'We Are Trained to Kill, so Civilian Life Is Tough'
In a remarkable and brave interview, Johnson Beharry reveals the daily torment he faces after fighting for his country – and explains why he is still fighting for his Army comrades
by Terri Judd
Two young men stood nose to nose on a south London street a few months ago, in a furious argument over a minor car accident so heated it had to be broken up by police.
Lance Corporal Johnson Beharry: 'If I fall asleep, I relive all the battles. I start sweating' (Teri Pengilley)
The scene would have been utterly common place, banal even, had one of the young men involved not been the country's greatest living war hero - Victoria Cross recipient Lance Corporal Johnson Beharry.
"I actually wanted to kill the person. The police had to come," explained the 29-year-old, who is one of only 10 living VC holders. "It was not about the car, it was not about the accident. I have been told that because of what happened to me {in Iraq} all my body can remember is defence. Any time something happens I go into a defence mode."

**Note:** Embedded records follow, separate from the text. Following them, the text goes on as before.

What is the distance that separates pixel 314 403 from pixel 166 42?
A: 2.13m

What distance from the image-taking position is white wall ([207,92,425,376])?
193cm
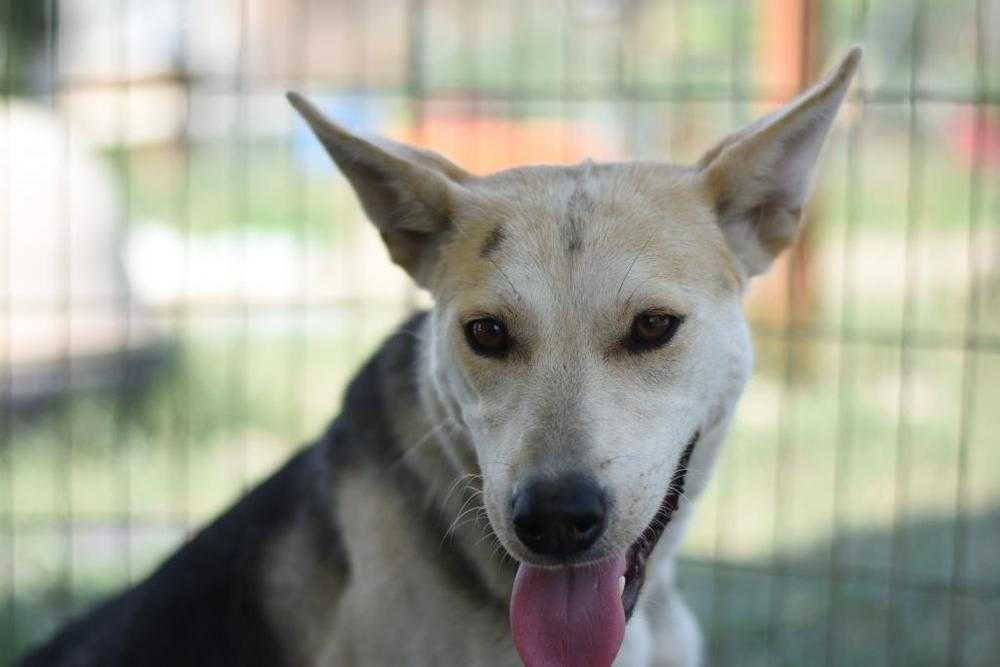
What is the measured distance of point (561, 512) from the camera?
101 inches

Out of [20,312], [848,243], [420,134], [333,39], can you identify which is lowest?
[20,312]

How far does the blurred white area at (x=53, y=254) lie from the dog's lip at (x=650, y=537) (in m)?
4.62

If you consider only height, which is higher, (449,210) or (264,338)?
(449,210)

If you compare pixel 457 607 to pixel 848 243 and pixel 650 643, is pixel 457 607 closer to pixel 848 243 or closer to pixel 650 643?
pixel 650 643

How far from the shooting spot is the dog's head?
8.75 feet

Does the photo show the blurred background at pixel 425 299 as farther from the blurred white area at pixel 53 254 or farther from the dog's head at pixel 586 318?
the dog's head at pixel 586 318

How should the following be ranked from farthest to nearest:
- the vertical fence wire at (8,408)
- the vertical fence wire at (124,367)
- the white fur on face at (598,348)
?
the vertical fence wire at (124,367) → the vertical fence wire at (8,408) → the white fur on face at (598,348)

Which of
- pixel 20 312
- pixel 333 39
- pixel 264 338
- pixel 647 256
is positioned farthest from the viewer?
pixel 333 39

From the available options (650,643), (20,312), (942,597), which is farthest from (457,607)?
(20,312)

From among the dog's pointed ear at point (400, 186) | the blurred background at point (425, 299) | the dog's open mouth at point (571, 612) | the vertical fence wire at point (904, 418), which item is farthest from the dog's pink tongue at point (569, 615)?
the vertical fence wire at point (904, 418)

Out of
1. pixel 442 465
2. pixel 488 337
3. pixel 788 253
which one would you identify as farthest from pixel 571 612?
pixel 788 253

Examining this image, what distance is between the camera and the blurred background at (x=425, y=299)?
5.53 m

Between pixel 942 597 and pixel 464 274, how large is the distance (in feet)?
10.6

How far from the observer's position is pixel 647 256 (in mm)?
2922
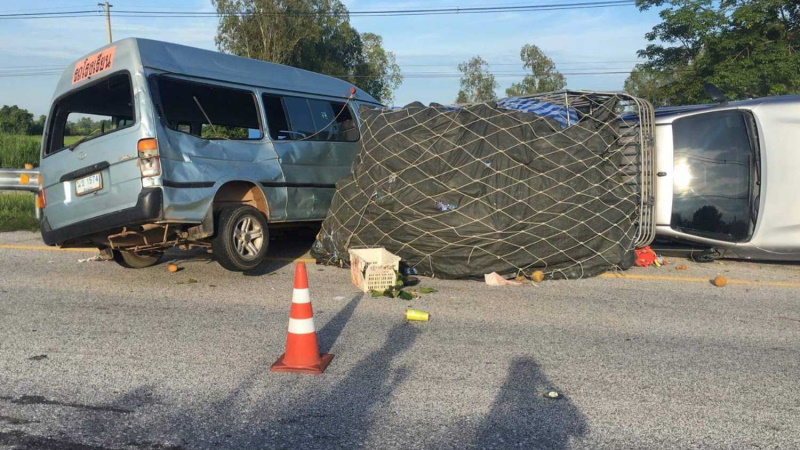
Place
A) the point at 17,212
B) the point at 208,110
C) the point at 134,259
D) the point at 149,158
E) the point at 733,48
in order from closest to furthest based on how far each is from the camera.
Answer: the point at 149,158 < the point at 208,110 < the point at 134,259 < the point at 17,212 < the point at 733,48

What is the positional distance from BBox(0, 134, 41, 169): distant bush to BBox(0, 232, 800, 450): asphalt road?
1684cm

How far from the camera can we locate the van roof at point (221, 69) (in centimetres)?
589

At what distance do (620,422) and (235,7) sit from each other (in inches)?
1466

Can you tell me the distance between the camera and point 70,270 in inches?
287

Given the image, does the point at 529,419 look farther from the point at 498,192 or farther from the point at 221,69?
the point at 221,69

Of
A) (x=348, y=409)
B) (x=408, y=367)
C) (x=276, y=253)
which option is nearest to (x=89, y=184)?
(x=276, y=253)

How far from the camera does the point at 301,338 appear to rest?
155 inches

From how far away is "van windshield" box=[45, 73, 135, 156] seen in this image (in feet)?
20.4

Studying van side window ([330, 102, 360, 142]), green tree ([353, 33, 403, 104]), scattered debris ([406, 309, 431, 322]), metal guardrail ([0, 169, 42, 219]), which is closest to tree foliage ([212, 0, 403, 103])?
green tree ([353, 33, 403, 104])

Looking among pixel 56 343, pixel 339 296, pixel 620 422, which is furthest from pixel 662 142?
pixel 56 343

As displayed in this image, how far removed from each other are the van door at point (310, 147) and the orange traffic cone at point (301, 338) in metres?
3.05

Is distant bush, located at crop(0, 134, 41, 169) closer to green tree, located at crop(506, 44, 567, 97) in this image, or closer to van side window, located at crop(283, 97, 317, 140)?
van side window, located at crop(283, 97, 317, 140)

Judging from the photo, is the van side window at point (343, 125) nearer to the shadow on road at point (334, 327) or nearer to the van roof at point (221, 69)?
the van roof at point (221, 69)

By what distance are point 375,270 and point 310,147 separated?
2.15 m
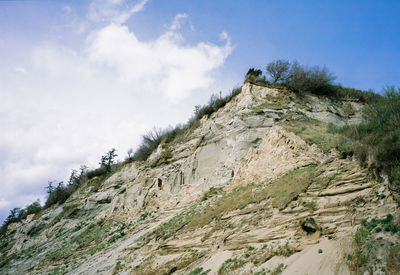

Cpl Beharry's gentle face is now familiar across the country. He is the quiet, solemn figure who stood behind 110-year-old veteran Harry Patch on Armistice Day. Since becoming the first living recipient of a VC for 40 years for "repeated extreme gallantry and unquestioned valour", the young Grenadian has been portrayed, somewhat patronisingly, as a humble, almost docile Caribbean soldier.
Cpl Beharry is a confident, self-possessed, yet modest, man, driven to make something of his life and help others. But he is also a soldier tortured by mental and physical wounds, who has had to learn to live with constant pain, nightmares, mood swings and unexplained rages. He has decided to speak out for the first time on behalf of the thousands of servicemen and women suffering in the UK, who are forced to turn to charities for help because the Government is failing them.
The soldier cannot remember the last time he had a good night's sleep. Almost five years after he saved the lives of 30 comrades in Iraq by driving through a series of ambushes - his head sticking out of the burning Warrior armoured vehicle "despite a harrowing weight of incoming fire" - he can get no rest.
"If I fall asleep, I relive all the contacts {battles}. I start sweating. Even thinking about it now I am beginning to sweat," he explained. "Kosovo, Northern Ireland, Iraq, training - it all blends into one. One minute, I will be in Iraq on top of a building and the next thing I am in Grenada with my friends during the same contact. I have been told I kick in my sleep and worse. I used to get a couple of hours a night but recently, I can't sleep again. I lie there at night, tossing and turning. I put on the TV. I try to read to get tired but I can't. You think the next night you are so tired you will sleep but you don't."